Windows Cannot Error
I started the entire path to Linux due to a single Windows Error message. My little netbook couldn’t handle the massive book I was writing (pictures every two pages, tables and formatting galore, et c.). I needed a real PC.
A friend kindly gifted me her old computer parts. She handed me a plastic bad full of plastic and silicone parts. I hated computers, but knew I had to get this thing working to complete the book.
I spent nine hours in total, mostly just figuring out where bits went, and shopping for the couple of parts I needed. Somewhere about seven hours in, I took an old hard drive with Windows 2000 and booted the thing up. It worked, but couldn’t access the internet.
Error: Ethernet drivers not found. Download ethernet drivers.

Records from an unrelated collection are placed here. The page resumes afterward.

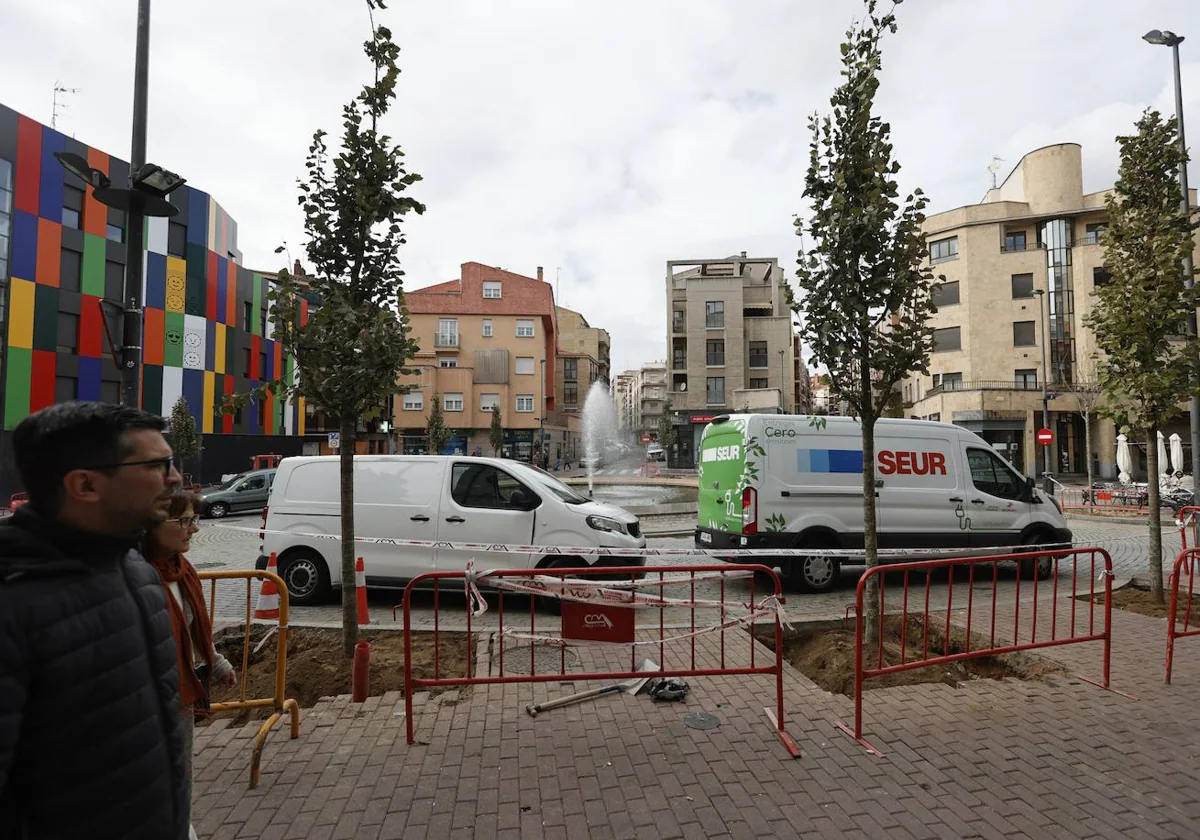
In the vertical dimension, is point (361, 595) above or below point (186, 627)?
below

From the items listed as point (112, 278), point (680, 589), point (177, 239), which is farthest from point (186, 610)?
point (177, 239)

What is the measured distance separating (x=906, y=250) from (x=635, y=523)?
4583 millimetres

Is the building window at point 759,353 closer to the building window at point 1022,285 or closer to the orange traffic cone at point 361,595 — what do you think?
the building window at point 1022,285

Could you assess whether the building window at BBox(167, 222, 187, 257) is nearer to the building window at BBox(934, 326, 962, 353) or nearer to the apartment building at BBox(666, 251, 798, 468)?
the apartment building at BBox(666, 251, 798, 468)

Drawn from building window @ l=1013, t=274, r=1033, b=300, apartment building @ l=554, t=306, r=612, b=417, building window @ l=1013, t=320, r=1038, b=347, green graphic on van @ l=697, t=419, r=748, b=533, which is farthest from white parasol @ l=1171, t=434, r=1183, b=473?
apartment building @ l=554, t=306, r=612, b=417

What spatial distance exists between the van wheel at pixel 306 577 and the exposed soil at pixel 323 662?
1561mm

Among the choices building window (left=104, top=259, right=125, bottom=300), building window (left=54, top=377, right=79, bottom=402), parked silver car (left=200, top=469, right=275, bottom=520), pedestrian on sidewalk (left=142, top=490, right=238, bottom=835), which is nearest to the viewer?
pedestrian on sidewalk (left=142, top=490, right=238, bottom=835)

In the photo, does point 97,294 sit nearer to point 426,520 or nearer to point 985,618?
point 426,520

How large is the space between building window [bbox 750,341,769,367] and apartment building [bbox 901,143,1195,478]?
1456 centimetres

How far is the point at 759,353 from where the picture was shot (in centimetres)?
5306

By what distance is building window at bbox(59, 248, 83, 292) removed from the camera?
25922 mm

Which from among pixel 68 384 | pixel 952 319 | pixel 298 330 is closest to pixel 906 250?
pixel 298 330

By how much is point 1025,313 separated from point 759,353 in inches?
764

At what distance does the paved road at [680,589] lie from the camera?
277 inches
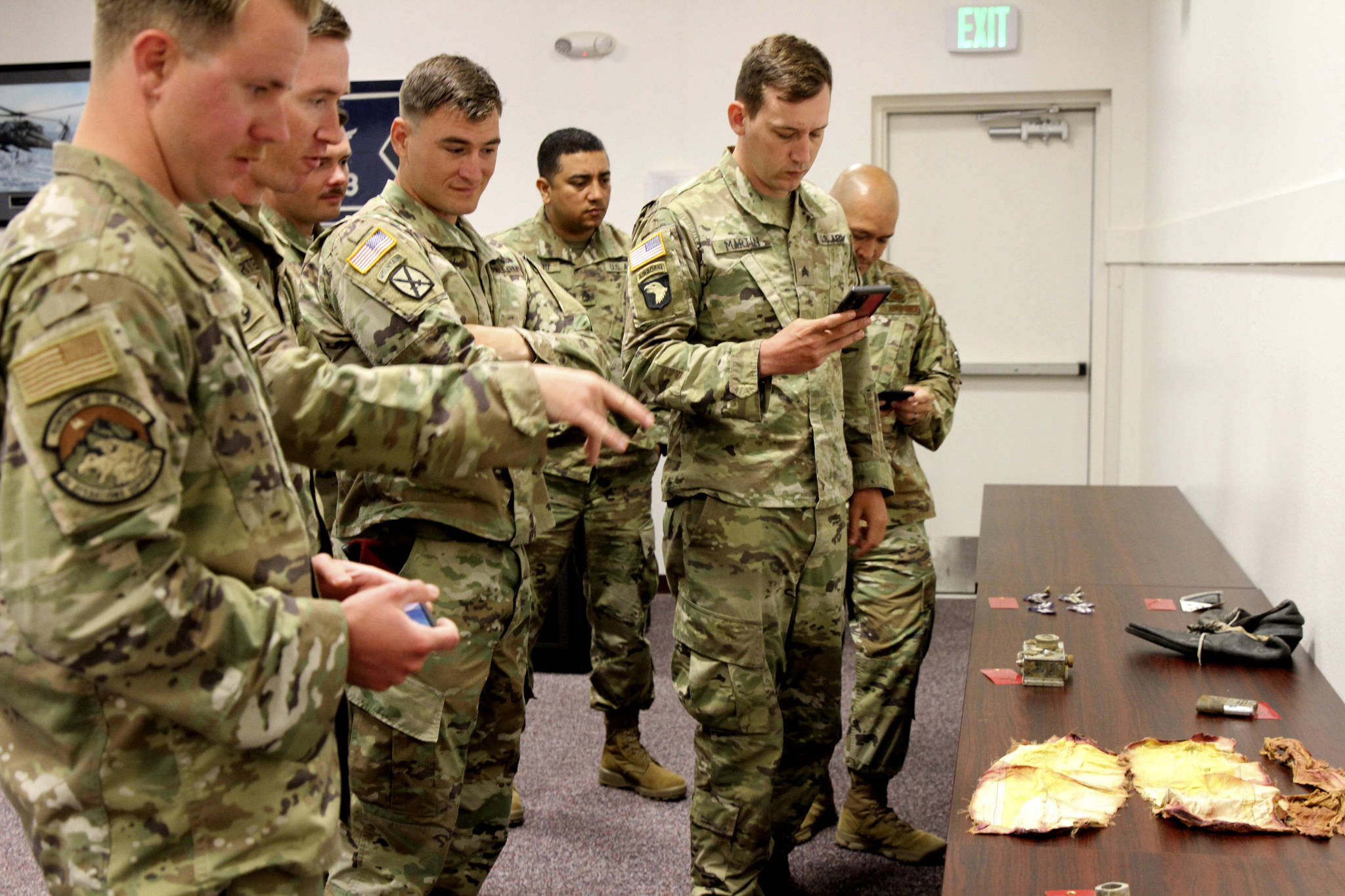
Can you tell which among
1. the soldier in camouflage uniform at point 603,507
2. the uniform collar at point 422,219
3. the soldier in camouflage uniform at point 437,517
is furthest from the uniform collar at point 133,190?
the soldier in camouflage uniform at point 603,507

Some developer had, at some point, typed in this error message, without realizing or caring about the ridiculousness of requesting a user download ethernet drivers. This single, maddening, ridiculous, error message prompted me to look at another route. I had no idea where to get a safe copy of drivers for an unknown type of ethernet, for an outdated copy of Windows.
I thought Linux was some L337 hak0r, but I felt so annoyed that I got some youtube instructions on burning an iso with rofi, and dove in. Nine hours in, I had booted up Ubuntu. I steeled myself against the incoming glitches, terminal-faff, and mostly hoped to give up early if I couldn’t get this thing working.
It all worked.
- The internet worked.
- Firefox was already installed.
- Libreoffice was already installed, and the book opened just fine.
- I searched around for how to install GIMP on Ubuntu; you just click the app store, or press the Windows key, type in ‘gimp’, and the app store entry comes up.
To this day, I maintain the most user-friendly computers are the basic Linux distros, like Ubuntu and Mint. The app stores, and way drivers are always built-in ensure they all ‘just work’ in a way that nothing else does.